Estamos em Abril e o mês tem inúmeros significados.
A melhoria notória do tempo, os polens, o terceiro período escolar…
e a memória da revolução, claro.
Este “claro” é só para alguns, claro. Que, feitas bem as
contas, talvez que a maioria dos portugueses de hoje não estivesse vivo ainda
então. E, dos que estavam, alguns não guardam boas memórias. É normal, numa
revolução.
Gostaria, no entanto, de contar uma memória. Que não é
privada porque foi vivida por vários.
Na sequência da revolução deixou de existir ensino público
segregado por género. Escolas e liceus, logo no ano lectivo seguinte, passaram
a ser mistos, com rapazes e raparigas a partilharem aulas e pátios. E,
principalmente, a partilharem-se.
Este novo e súbito modo de viver fez com que toda aquela
raparigada e rapaziada andasse com as hormonas descontroladas. E, se lhe
juntarmos o aprender a viver em democracia e em liberdade, alguns excessos se
cometeram. Em diversos níveis.
Um deles foi a rápida deterioração do material escolar.
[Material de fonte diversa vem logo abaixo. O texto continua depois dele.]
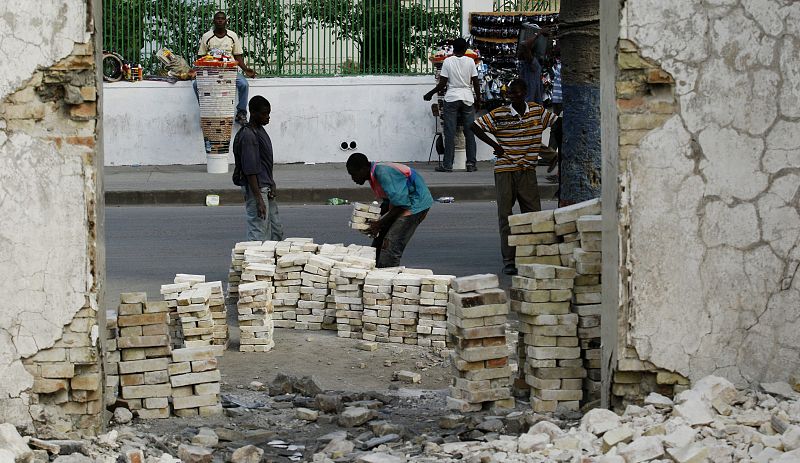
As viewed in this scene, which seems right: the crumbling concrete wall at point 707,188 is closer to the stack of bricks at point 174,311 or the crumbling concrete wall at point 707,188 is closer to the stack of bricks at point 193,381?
the stack of bricks at point 193,381

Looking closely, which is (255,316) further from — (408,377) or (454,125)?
(454,125)

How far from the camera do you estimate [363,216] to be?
1188cm

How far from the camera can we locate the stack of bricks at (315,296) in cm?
1038

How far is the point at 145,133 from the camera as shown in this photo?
2086 cm

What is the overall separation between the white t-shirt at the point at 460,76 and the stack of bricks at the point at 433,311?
386 inches

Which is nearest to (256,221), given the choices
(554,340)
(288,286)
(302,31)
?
(288,286)

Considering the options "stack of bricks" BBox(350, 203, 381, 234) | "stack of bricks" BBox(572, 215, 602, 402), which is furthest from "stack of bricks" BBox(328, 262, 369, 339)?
"stack of bricks" BBox(572, 215, 602, 402)

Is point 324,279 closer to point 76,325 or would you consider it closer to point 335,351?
point 335,351

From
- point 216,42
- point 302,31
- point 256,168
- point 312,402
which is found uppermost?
point 302,31

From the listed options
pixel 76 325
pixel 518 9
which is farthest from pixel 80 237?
pixel 518 9

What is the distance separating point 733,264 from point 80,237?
335 cm

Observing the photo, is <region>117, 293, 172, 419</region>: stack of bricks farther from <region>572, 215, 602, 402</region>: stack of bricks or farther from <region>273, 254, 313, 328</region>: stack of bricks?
<region>273, 254, 313, 328</region>: stack of bricks

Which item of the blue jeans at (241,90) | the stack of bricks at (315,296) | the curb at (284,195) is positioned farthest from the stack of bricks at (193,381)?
the blue jeans at (241,90)

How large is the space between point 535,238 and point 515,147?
4.14 m
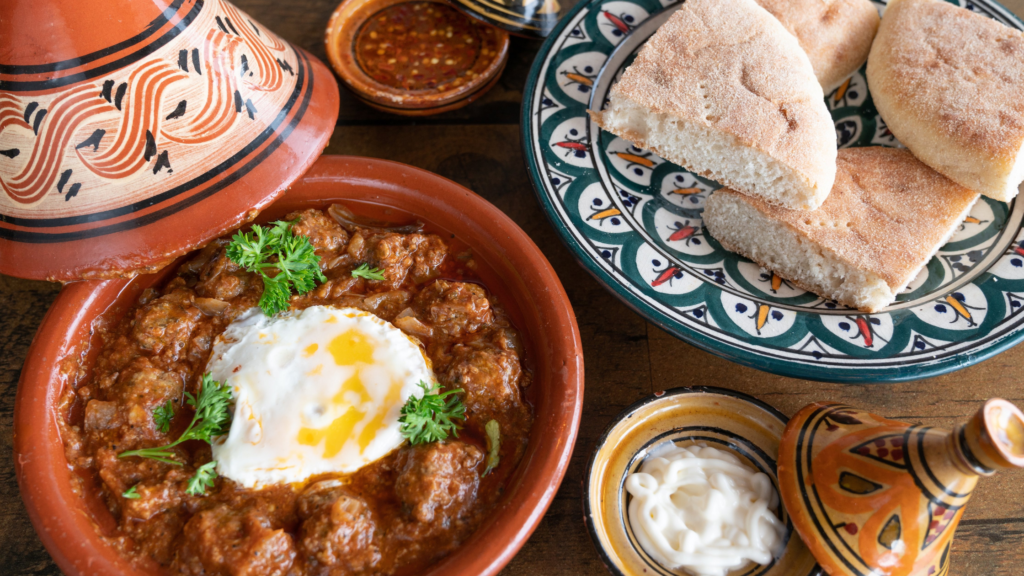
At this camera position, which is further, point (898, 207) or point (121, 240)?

Mesas, cadeiras, carteiras, por muito robustas que fossem e porque já idosas na
sua maioria, iam sendo retiradas do activo por serem incapazes de cumprir a sua
função.
Aquando do final do segundo período de ’75 partilhávamos, em
muitas salas do liceu que frequentava, uma cadeira para dois rabos. Por “entusiasmante”
que fosse, era pouco prático.
Pois alguns de nós passámos parte das férias da páscoa desse
ano no sótão do liceu. Supervisionados por um continuo, e de ferramentas na
mão, serrámos, martelámos e aparafusámos aquele mobiliário para o recuperar. Na
medida do possível, claro.
Chegávamos a casa com as mãos doridas e empoladas de bolhas.
Que não estavam elas habituadas a tais trabalhos.
Mas com a alegria estampada no rosto por sabermos que o
futuro estava nelas e que o estávamos a construir.
O tempo passou e perdi o rasto à maioria dos que comigo ali
ombrearam.
Acredito que parte dos que ali estiveram se tenham acomodado
ao evoluir dos tempos. E que hoje, nas mesmas circunstâncias, reclamassem junto
de uma qualquer autoridade ministerial por um concurso público para reparação
ou substituição de mesas e cadeiras.
E sei que a maioria dos que hoje estudam assim procederiam,
eventualmente com cartazes e dichotes à porta do liceu ou na avenida.
É fácil querer que “os outros” façam. E até pode ser
divertido reclamar por isso.
Mas, as mais das vezes, esquecem-se que nós somos “os outros”.
Nós somos a sociedade. E quando exigimos à sociedade estamos a exigir a nós
mesmos. E que quando não intervimos não podemos esperar que “os outros”
intervenham.
Felizmente que alguns dos de então não desistiram de fazer
no lugar de exigir. E felizmente que alguns dos de hoje seguem o mesmo caminho.
Individualmente ou em grupo, as mais das vezes sem
publicidade, avançam e fazem, “fazendo o bem sem olhar a quem”.
Dizem que se chega a velho quando se tem mais memórias que
sonhos.
Tenho muitas. Mas também tenho o sonho com o haver mais
gente a fazer que a pedir que se faça. E vou fazendo, claro.